= Beginning of Section =
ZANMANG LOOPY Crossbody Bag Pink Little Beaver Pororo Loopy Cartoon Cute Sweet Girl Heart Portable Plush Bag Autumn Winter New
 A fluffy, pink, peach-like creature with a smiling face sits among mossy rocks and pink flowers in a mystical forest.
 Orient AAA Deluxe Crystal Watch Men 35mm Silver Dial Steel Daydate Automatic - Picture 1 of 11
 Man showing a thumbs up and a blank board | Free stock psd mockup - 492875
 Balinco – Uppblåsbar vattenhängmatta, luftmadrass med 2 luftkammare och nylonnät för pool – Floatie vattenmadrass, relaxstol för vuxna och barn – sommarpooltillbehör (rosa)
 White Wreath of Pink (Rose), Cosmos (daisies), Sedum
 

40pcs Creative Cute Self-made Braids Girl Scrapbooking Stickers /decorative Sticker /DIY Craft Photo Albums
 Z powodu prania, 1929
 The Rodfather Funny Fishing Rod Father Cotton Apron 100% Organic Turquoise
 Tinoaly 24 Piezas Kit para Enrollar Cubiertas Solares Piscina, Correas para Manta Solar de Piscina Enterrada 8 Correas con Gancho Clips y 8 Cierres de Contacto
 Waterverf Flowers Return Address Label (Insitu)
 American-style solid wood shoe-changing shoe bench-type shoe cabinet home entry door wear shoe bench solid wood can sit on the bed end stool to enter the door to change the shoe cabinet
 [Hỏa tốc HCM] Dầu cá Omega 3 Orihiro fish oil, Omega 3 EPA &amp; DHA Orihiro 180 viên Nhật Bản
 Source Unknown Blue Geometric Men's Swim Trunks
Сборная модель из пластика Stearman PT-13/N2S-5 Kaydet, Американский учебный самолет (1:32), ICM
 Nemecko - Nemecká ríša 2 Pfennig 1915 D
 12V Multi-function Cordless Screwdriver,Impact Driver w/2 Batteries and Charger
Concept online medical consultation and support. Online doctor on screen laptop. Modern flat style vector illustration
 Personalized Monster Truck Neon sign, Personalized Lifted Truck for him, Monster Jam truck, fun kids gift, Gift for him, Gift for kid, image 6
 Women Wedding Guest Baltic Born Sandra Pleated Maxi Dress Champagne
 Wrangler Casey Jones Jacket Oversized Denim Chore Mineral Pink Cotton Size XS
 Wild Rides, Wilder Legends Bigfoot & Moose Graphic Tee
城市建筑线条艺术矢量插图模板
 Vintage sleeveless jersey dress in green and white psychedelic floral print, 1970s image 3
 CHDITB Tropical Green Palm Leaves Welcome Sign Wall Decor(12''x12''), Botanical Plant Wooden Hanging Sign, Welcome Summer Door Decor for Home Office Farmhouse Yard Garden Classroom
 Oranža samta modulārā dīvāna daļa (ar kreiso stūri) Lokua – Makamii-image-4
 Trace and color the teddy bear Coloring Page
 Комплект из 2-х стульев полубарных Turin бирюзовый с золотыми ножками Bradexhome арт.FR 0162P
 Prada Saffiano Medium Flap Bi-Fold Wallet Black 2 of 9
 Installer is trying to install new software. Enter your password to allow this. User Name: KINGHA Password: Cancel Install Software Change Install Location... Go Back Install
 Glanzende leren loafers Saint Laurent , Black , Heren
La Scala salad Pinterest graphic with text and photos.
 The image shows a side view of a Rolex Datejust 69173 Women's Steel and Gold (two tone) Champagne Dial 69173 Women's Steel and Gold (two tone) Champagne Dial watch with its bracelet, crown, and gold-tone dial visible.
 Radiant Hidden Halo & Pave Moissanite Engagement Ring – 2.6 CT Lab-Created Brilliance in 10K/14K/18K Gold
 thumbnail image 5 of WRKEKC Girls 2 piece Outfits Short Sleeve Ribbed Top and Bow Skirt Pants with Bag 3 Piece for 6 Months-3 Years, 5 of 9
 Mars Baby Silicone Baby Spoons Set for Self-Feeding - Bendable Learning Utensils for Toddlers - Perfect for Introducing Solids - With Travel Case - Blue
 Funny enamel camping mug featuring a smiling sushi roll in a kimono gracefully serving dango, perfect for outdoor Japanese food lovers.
= End of Section =
# Exercise details:
Everything in the material above from the line that has "A fluffy, pink, peach-like" through the line that has "Source Unknown Blue" must be duplicated exactly, with no other lines given.

# Final answer:
 A fluffy, pink, peach-like creature with a smiling face sits among mossy rocks and pink flowers in a mystical forest.
 Orient AAA Deluxe Crystal Watch Men 35mm Silver Dial Steel Daydate Automatic - Picture 1 of 11
 Man showing a thumbs up and a blank board | Free stock psd mockup - 492875
 Balinco – Uppblåsbar vattenhängmatta, luftmadrass med 2 luftkammare och nylonnät för pool – Floatie vattenmadrass, relaxstol för vuxna och barn – sommarpooltillbehör (rosa)
 White Wreath of Pink (Rose), Cosmos (daisies), Sedum
 

40pcs Creative Cute Self-made Braids Girl Scrapbooking Stickers /decorative Sticker /DIY Craft Photo Albums
 Z powodu prania, 1929
 The Rodfather Funny Fishing Rod Father Cotton Apron 100% Organic Turquoise
 Tinoaly 24 Piezas Kit para Enrollar Cubiertas Solares Piscina, Correas para Manta Solar de Piscina Enterrada 8 Correas con Gancho Clips y 8 Cierres de Contacto
 Waterverf Flowers Return Address Label (Insitu)
 American-style solid wood shoe-changing shoe bench-type shoe cabinet home entry door wear shoe bench solid wood can sit on the bed end stool to enter the door to change the shoe cabinet
 [Hỏa tốc HCM] Dầu cá Omega 3 Orihiro fish oil, Omega 3 EPA &amp; DHA Orihiro 180 viên Nhật Bản
 Source Unknown Blue Geometric Men's Swim Trunks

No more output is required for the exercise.